Page extract |
Database Performance: Optimization Techniques for SQL and NoSQL

Why Database Performance Matters

Databases are often the bottleneck in application performance. A slow database query can bring an entire application to its knees. Understanding how to optimize database performance is crucial for building scalable, responsive applications that provide excellent user experiences.

Understanding Query Performance

Query Execution Plan

Before optimizing, understand how your database executes queries.

PostgreSQL EXPLAIN

EXPLAIN ANALYZE
SELECT u.name, COUNT(p.id) as post_count
FROM users u
LEFT JOIN posts p ON u.id = p.user_id
WHERE u.created_at > '2025-01-01'
GROUP BY u.id, u.name
ORDER BY post_count DESC
LIMIT 10;

-- Output shows:
-- - Execution time
-- - Rows scanned
-- - Index usage
-- - Join methods
-- - Sort operations

MySQL EXPLAIN

EXPLAIN
SELECT * FROM orders
WHERE customer_id = 123
AND order_date > '2025-01-01';

-- Key columns to watch:
-- type: ALL (bad), index (good), ref (better)
-- possible_keys: Available indexes
-- key: Actually used index
-- rows: Estimated rows to examine

Indexing Strategies

When to Use Indexes

Columns in WHERE clauses
Columns in JOIN conditions
Columns in ORDER BY clauses
Columns frequently searched or filtered

When NOT to Use Indexes

Small tables (full scan is faster)

Scene-based reasoning records:
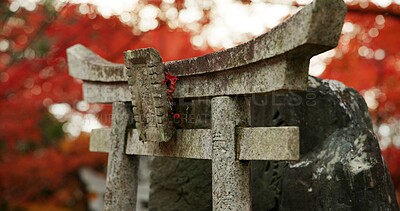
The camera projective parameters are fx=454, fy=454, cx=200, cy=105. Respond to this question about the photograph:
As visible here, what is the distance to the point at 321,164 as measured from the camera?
14.4 ft

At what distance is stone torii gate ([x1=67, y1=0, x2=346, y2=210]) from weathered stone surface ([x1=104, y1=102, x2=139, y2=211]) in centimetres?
1

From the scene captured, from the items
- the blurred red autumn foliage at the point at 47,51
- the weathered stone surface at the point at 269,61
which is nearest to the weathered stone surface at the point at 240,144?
the weathered stone surface at the point at 269,61

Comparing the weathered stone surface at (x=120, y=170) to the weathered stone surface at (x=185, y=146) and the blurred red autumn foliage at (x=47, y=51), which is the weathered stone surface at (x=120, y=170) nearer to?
the weathered stone surface at (x=185, y=146)

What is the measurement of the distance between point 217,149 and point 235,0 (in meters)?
3.47

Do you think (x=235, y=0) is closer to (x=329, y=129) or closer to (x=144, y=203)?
(x=329, y=129)

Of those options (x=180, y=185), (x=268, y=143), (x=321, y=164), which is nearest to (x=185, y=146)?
(x=268, y=143)

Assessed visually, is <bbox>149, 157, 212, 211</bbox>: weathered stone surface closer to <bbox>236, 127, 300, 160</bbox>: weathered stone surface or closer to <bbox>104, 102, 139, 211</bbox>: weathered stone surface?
<bbox>104, 102, 139, 211</bbox>: weathered stone surface

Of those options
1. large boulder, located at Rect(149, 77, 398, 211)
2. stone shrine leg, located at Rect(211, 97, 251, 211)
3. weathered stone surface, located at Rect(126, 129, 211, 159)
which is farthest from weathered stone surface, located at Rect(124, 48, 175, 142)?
large boulder, located at Rect(149, 77, 398, 211)

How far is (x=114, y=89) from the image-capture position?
199 inches

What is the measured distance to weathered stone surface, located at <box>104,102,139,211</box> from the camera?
494 cm

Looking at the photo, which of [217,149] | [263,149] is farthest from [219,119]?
[263,149]

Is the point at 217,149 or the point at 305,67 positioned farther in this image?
the point at 217,149

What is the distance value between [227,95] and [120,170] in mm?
1878

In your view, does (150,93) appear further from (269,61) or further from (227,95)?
(269,61)
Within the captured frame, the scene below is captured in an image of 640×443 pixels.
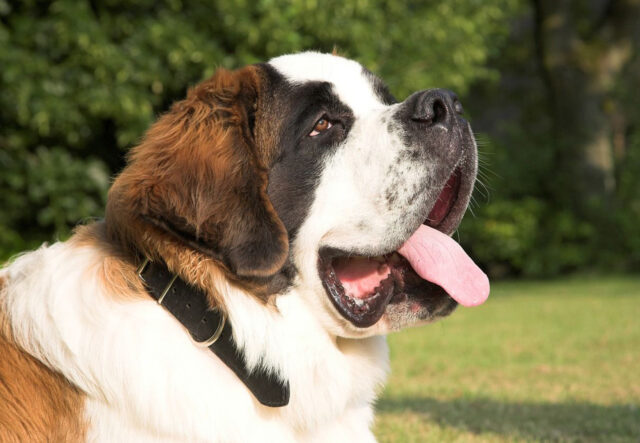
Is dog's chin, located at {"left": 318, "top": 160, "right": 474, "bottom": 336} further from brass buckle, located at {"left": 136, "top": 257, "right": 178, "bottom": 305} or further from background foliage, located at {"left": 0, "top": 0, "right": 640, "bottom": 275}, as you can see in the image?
background foliage, located at {"left": 0, "top": 0, "right": 640, "bottom": 275}

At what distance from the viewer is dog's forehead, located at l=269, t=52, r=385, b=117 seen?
9.35 ft

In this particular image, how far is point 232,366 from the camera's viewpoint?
2.47 meters

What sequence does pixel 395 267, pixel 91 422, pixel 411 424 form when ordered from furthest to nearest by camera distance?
pixel 411 424 → pixel 395 267 → pixel 91 422

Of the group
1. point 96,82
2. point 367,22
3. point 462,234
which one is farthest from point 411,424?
point 462,234

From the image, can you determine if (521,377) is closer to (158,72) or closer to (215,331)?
(215,331)

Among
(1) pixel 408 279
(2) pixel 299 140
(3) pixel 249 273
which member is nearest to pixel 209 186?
(3) pixel 249 273

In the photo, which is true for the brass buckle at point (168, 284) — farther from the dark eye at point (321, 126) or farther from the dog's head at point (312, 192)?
the dark eye at point (321, 126)

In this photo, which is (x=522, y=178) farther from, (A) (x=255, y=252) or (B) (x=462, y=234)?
(A) (x=255, y=252)

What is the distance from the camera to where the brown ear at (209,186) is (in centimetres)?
246

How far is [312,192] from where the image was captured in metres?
2.71

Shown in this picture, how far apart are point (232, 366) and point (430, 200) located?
2.83 ft

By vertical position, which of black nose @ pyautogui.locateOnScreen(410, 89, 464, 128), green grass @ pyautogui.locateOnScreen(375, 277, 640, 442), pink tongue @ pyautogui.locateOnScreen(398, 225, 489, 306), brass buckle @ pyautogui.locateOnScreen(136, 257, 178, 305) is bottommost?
green grass @ pyautogui.locateOnScreen(375, 277, 640, 442)

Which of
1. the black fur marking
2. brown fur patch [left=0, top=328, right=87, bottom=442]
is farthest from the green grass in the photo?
brown fur patch [left=0, top=328, right=87, bottom=442]

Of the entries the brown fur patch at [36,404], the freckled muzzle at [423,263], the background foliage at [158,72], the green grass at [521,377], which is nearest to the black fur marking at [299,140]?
the freckled muzzle at [423,263]
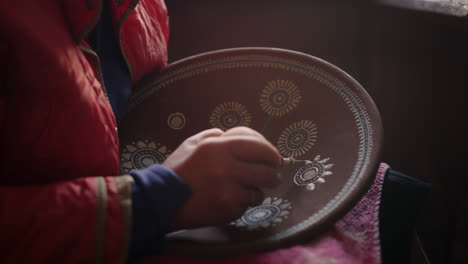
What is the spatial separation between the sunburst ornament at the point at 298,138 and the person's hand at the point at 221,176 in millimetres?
143

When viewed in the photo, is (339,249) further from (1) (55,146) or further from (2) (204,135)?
(1) (55,146)

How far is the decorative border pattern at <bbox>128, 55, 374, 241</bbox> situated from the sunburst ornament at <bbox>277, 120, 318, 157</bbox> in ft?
0.18

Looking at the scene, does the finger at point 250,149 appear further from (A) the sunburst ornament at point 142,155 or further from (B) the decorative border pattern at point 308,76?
(A) the sunburst ornament at point 142,155

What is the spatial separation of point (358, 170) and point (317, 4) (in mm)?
683

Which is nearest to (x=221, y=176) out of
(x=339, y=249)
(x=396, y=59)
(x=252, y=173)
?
(x=252, y=173)

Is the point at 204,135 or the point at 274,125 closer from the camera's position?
the point at 204,135

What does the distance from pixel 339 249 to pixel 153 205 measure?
0.18 metres

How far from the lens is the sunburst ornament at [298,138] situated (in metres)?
0.61

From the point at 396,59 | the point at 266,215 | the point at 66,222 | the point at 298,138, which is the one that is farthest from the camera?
the point at 396,59

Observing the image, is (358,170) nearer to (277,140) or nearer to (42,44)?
(277,140)

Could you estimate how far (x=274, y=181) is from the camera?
0.49 m

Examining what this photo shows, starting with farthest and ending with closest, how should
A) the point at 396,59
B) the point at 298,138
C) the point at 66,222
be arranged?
the point at 396,59 < the point at 298,138 < the point at 66,222

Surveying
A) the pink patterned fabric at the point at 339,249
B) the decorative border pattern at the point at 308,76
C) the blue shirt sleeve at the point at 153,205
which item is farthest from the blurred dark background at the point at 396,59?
the blue shirt sleeve at the point at 153,205

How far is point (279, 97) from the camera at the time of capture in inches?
26.2
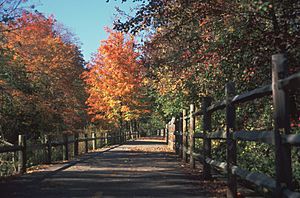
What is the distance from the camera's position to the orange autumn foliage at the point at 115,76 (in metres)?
37.2

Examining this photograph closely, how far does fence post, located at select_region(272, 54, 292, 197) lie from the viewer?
12.8ft

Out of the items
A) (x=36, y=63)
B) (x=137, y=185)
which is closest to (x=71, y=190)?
(x=137, y=185)

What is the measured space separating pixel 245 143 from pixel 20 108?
45.2ft

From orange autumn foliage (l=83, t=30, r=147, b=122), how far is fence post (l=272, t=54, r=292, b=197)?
107ft

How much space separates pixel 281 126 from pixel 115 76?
33.6 metres

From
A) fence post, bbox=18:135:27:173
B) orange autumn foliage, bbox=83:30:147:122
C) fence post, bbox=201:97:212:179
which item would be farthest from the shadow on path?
orange autumn foliage, bbox=83:30:147:122

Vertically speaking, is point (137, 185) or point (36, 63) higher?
point (36, 63)

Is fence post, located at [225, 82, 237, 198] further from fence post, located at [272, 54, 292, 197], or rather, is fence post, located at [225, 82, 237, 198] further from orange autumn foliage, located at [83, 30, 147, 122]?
orange autumn foliage, located at [83, 30, 147, 122]

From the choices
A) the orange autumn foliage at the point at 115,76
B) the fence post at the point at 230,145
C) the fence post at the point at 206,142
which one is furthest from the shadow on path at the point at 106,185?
the orange autumn foliage at the point at 115,76

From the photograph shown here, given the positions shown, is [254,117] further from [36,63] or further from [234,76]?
[36,63]

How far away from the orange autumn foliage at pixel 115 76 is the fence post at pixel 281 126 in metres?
32.5

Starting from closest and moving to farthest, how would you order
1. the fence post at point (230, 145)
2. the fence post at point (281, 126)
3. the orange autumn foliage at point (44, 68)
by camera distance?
the fence post at point (281, 126)
the fence post at point (230, 145)
the orange autumn foliage at point (44, 68)

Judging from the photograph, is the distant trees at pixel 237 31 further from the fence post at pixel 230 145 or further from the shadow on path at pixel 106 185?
the shadow on path at pixel 106 185

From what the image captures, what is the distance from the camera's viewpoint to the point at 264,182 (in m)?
4.41
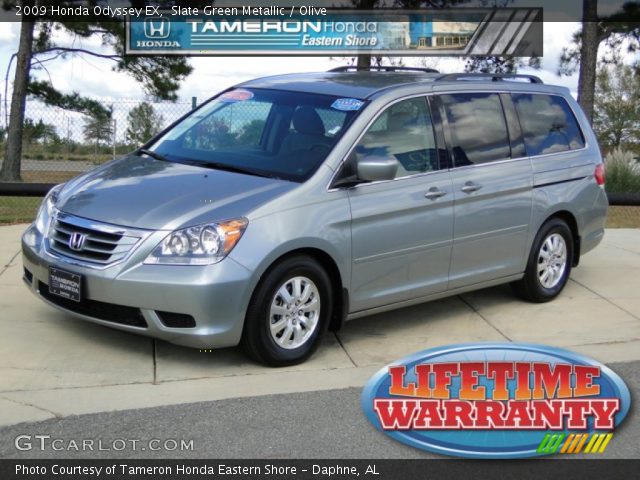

The tasks |
1 - Can you retype the database performance page between "MySQL EXPLAIN" and "(good), ref (better)", inclusive, word for word?
2 - Which lines in the records contain the string "nearer"? Copy out each of those lines in full.

Completed exercise |
1 -
MySQL EXPLAIN

EXPLAIN
SELECT * FROM orders
WHERE customer_id = 123
AND order_date > '2025-01-01';

-- Key columns to watch:
-- type: ALL (bad), index (good), ref (better)

2 -
Comparing the weathered stone surface at (x=120, y=170) to the weathered stone surface at (x=185, y=146) and the blurred red autumn foliage at (x=47, y=51), which is the weathered stone surface at (x=120, y=170) nearer to?
Observing the image, is (358,170) nearer to (277,140) or nearer to (42,44)?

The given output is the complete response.